Matteo Arnaldi è di Sanremo: faccia tosta (nel senso di determinata), sorriso sempre pronto, gira il mondo con il suo maestro di sempre Filippo Sciolli. «Non ci litigo mai, mi conosce troppo bene...». È numero 27 del circuito giovanile, 3 in Italia: quest'anno ha vinto un torneo a Casblanca, è arrivato in semifinale al Bonfiglio e ora affronta la prova di Wimbledon junior.
Soddisfatto, per ora?
«Diciamo di sì. Nel 2019 sono già riuscito a giocare sia in Australia che al Roland Garros».
Risultati?
«Fuori al primo turno a Melbourne e al secondo a Parigi. Ma ho imparato tanto».
Ti stai affacciando al circuito dei pro: sensazioni?
«Non c'è così tanto gap. Certo: i più forti sanno come giocare i punti più importanti. E lì fanno la differenza».
A proposito di grandi: Djokovic, Nadal o Federer?
«Djokovic. Gioco come lui: da fondo e sono molto elastico. Oddio: diciamo che mi ispiro...»

DATI FORNITI:

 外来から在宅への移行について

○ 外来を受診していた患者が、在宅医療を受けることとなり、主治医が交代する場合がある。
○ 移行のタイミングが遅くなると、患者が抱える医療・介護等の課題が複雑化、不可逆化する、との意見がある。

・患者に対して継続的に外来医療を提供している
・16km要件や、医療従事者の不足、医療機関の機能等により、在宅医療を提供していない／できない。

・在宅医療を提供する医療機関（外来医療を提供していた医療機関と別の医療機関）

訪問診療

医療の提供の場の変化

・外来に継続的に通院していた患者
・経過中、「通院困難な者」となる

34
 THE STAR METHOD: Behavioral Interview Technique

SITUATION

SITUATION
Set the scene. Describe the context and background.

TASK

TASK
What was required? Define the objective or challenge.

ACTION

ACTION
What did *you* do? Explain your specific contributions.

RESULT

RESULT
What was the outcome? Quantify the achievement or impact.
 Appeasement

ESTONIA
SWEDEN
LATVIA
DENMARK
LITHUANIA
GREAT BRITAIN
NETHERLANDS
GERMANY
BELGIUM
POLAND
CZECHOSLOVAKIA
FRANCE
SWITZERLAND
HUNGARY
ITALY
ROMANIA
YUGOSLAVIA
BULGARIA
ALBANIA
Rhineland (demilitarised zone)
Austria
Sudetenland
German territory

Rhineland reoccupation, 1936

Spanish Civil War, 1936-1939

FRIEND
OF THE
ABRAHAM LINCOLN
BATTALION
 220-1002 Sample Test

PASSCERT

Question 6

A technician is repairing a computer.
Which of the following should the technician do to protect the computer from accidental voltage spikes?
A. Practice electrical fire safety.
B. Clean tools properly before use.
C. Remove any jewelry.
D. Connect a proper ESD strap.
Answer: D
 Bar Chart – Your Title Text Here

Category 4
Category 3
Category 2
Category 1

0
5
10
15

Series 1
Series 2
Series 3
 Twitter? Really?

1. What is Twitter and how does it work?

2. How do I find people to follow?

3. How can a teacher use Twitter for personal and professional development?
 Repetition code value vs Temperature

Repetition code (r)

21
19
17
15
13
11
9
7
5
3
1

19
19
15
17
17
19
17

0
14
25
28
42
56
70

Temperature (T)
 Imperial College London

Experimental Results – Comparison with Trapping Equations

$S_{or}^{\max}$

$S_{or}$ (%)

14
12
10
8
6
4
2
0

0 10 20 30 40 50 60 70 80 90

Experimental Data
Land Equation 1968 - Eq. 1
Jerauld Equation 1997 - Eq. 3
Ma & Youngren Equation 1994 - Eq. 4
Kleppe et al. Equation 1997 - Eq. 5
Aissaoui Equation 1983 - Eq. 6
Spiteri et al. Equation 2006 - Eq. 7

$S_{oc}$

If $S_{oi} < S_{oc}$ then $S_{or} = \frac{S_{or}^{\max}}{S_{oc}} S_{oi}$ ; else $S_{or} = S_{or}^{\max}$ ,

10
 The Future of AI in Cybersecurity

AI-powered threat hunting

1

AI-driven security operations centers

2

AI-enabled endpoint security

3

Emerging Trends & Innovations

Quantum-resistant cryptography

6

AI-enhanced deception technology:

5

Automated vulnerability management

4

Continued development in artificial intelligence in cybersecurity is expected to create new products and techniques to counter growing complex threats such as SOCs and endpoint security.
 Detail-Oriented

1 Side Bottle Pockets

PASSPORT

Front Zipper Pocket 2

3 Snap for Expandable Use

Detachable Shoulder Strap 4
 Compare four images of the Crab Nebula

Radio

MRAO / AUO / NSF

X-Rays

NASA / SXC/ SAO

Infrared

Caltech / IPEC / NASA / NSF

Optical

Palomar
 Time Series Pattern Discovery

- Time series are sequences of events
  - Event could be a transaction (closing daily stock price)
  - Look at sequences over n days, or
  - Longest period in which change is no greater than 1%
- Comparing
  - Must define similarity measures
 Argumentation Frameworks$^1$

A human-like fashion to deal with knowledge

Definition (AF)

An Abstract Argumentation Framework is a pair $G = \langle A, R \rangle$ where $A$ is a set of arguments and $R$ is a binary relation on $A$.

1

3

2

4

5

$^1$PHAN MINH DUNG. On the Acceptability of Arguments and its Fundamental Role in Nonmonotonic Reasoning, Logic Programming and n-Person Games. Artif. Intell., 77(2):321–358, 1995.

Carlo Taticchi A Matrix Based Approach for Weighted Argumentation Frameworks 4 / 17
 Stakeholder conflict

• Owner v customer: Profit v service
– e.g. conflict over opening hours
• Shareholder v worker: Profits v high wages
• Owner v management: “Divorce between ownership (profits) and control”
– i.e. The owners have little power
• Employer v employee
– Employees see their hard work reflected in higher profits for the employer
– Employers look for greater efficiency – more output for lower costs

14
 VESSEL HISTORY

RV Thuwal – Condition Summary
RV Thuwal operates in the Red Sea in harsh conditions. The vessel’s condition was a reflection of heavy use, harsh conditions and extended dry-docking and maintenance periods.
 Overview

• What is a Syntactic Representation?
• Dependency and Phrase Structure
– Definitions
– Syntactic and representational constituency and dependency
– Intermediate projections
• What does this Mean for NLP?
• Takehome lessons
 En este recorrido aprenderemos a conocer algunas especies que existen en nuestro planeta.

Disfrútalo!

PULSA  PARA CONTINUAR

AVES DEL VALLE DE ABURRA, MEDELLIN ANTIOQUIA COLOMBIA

COSA FARE: Ricopia senza modifiche il passo dell'intervista a Matteo Arnaldi riportata sopra, da "Matteo Arnaldi è" a "di Wimbledon junior.".

SPAZIO RISPOSTA:
Matteo Arnaldi è di Sanremo: faccia tosta (nel senso di determinata), sorriso sempre pronto, gira il mondo con il suo maestro di sempre Filippo Sciolli. «Non ci litigo mai, mi conosce troppo bene...». È numero 27 del circuito giovanile, 3 in Italia: quest'anno ha vinto un torneo a Casblanca, è arrivato in semifinale al Bonfiglio e ora affronta la prova di Wimbledon junior.